La capitalidad de Cristo sobre el género humano, su unión con todo hombre, es la perspectiva en que ha de situarse cuanto se diga sobre la Redención. En esta capitalidad se manifiesta en grado supremo su solidaridad con los hombres, que es un misterio cuya existencia está claramente afirmada en el Nuevo Testamento (cf. p.e., Rm 5, 12 ss; Col 1, 13-20). La solidaridad y capitalidad de Cristo sobre todos los hombres es consecuencia de la misma encarnación del Verbo: del Verbo eterno en el que el Padre dice todas las criaturas (creación por y en el Verbo, según Jn 1, 3 y Col 1, 16-17), y que al hacerse hombre abraza, ante el Padre, a todos los hombres.

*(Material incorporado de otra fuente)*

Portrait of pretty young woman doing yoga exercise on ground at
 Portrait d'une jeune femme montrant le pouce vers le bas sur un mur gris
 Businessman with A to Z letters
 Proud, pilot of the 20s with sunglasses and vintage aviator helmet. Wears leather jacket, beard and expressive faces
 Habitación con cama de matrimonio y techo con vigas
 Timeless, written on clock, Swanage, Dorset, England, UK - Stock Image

La encarnación implica no sólo que Cristo es verdadero hombre, sino que toma sobre sí el peso de la historia. Cada hombre lo hace al nacer: desde el nacimiento, se está unido por lazos misteriosos con los antepasados, con el propio pueblo, con todos los hombres. La solidaridad entre los hombres adquiere niveles más profundos cuando se la mira desde la teología: pecado original y comunión de los santos son dos verdades que constituyen buena muestra de esto. La solidaridad de Cristo con la humanidad se encuentra situada a un nivel aún más alto, único: Él es el nuevo Adán, relacionado capitalmente con el género humano aún más estrechamente que el primer Adán: "Adán, el primer hombre, era figura del que había de venir, es decir, Cristo nuestro Señor (...). En Él, la naturaleza humana asumida, no absorbida, ha sido elevada también en nosotros a dignidad sin igual. El Hijo de Dios con su encarnación se ha unido en cierto modo con todo hombre"*.

Al unirse misteriosamente a todo hombre, Aquél que no conoció el pecado fue hecho pecado (cf. 2 Co 5, 21); tomó sobre sí amorosamente nuestra historia hasta tal punto que, sin haber pecado, el pecado le afectaba; nuestros pecados eran, en cierto modo, pecados del Cordero santo e inmaculado en atención a nuestra unión con El, y su satisfacción nuestra satisfacción. Es en el Corazón de Cristo donde Dios reconcilia el mundo consigo (Cf Col 1, 20). Hombre verdadero, amando al Padre con caridad infinita, Cabeza del género humano, sintiendo como propios todos los pecados de quienes son sus miembros, Jesús arde en deseos de reparar, de satisfacer, de borrar nuestra desobediencia con su obediencia. Así el amor y la adoración de Cristo al Padre se expresan en satisfacción, reparación, sacrificio.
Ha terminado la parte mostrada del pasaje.